Bild: „Dauerhafte Freiräume!“, fordert Kunstaktivist Victor Aouizerat, hie…
taz: Herr Aouizerat, Sie waren in den letzten Jahren eine der aktivsten
stadtpolitischen Figuren in Berlin. Warum engagieren Sie sich?
Victor Aouizerat: Die Weltgesellschaft befindet sich in einer überhitzten
Phase. Der westliche Liberalismus ist in einer tiefen Krise. Die Sache kann
gut ausgehen, sie kann aber auch sehr schlecht ausgehen.
Geht es konkreter?
Ein grundlegendes Problem ist die Konzentration des Eigentums. Wir haben
zwar ein demokratisches System in der politischen Repräsentation. Das ist
so weit okay, weil es die Teilhabe aller an der Gestaltung der Zukunft
garantieren will.
Aber?
Die Verfügungsgewalt ist in den Händen von großen Eigentümern. Das
widerspricht der demokratischen Idee, dass die Leute gleichberechtigt an
der Regulation der Zukunft teilhaben. Daraus folgt übrigens auch die
ökologische Krise in Form von externalisierten Folgekosten. All das steht
nicht mit unserem Grundgesetz in Einklang.

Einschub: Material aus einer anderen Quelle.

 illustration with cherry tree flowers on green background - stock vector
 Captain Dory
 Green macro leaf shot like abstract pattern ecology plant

Was sind Ihre Forderungen?
Wohnen kann kein Marktgut bleiben, sondern muss ein Grundrecht werden, das
eingeklagt oder selber umgesetzt werden kann. Ich habe ein Modell im Kopf,
bei dem Grundeigentum jedem Menschen immer zukommt. Dieses unveräußerliche
Grundeigentum kann auch als Basis einer Währung dienen. Aus neuen
Grundrechten soll eine neue Form unserer Ökonomie entstehen. Diese wird eng
mit dem Städtebau zusammenhängen.
Sie haben ab 2012 das Volksbegehren für die Erhaltung des Tempelhofer
Feldes mitorganisiert. Wie kam es dazu?
Aus den eben geschilderten Erwägungen heraus. Es ist einfach wichtig, dass
sich die Menschen das Recht zurück erstreiten, demokratisch verfügen zu
können.
Dafür sorgt unsere Berufspolitik, oder nicht?

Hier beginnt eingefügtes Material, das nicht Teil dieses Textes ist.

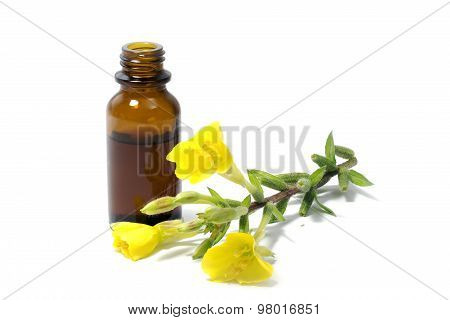 Evening Primrose Oil, Flowers And A Bottle, Isolated On White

Die Parteien haben im engen Korsett des Kapitals und unter dem
Schuldenregime der EU fast keine Bewegungsfreiheit mehr. Wir müssen uns
selber befreien. Das ist uns mit dem gewonnenen Volksbegehren für das
Tempelhofer Feld gelungen.
An der Humboldt-Universität haben Sie sich dafür verwendet, dass der
Stadtsoziologe Andrej Holm seine Stelle wiederbekommt. Warum?
Ich finde, Holm wäre ein großartiger Baustaatssekretär im rot-rot-grünen
Senat gewesen. Er hätte die Genossenschaften und vielleicht sogar die
Syndikate dazu befähigt, zu bauen. Ich fand es unfair, aber entlang der
vorherrschenden politischen Logik nachvollziehbar, dass SPD und CDU
versuchten, Holm mit alten SED-Kamellen abzuservieren. Inakzeptabel war
aber, dass man ihn auch noch aus der Uni drängen wollte. Wenn angefangen
wird, Leute auf diese Art kaltzustellen, gibt es keine Wissenschaft mehr.
Wie kam es dazu, dass Sie sich so vehement für Holm engagiert haben?
Zunächst einmal: Ich mag die HU. Es gibt ein tolles wissenschaftliches
Personal und ein paar gute Professoren. Die meisten Studis scheinen das
Studium aber als Vorbereitung auf den Arbeitsmarkt zu betrachten. Das geht
zu Lasten der Qualität, weil oft niemand etwas in den Seminaren sagt. Viele
haben generell nichts beizutragen. Das hat mich genervt. Als ich dann einen
Anruf einer Kommilitonin bekommen habe, bin ich in die Aktion für Holm
eingestiegen. Die Besetzung der Soziologischen Fakultät hat sich organisch
entwickelt. Es gab eine Vernetzung von Studierenden der FU, HU und TU, weil
wir alle ein Interesse haben, dass solches Lehrpersonal erhalten bleibt.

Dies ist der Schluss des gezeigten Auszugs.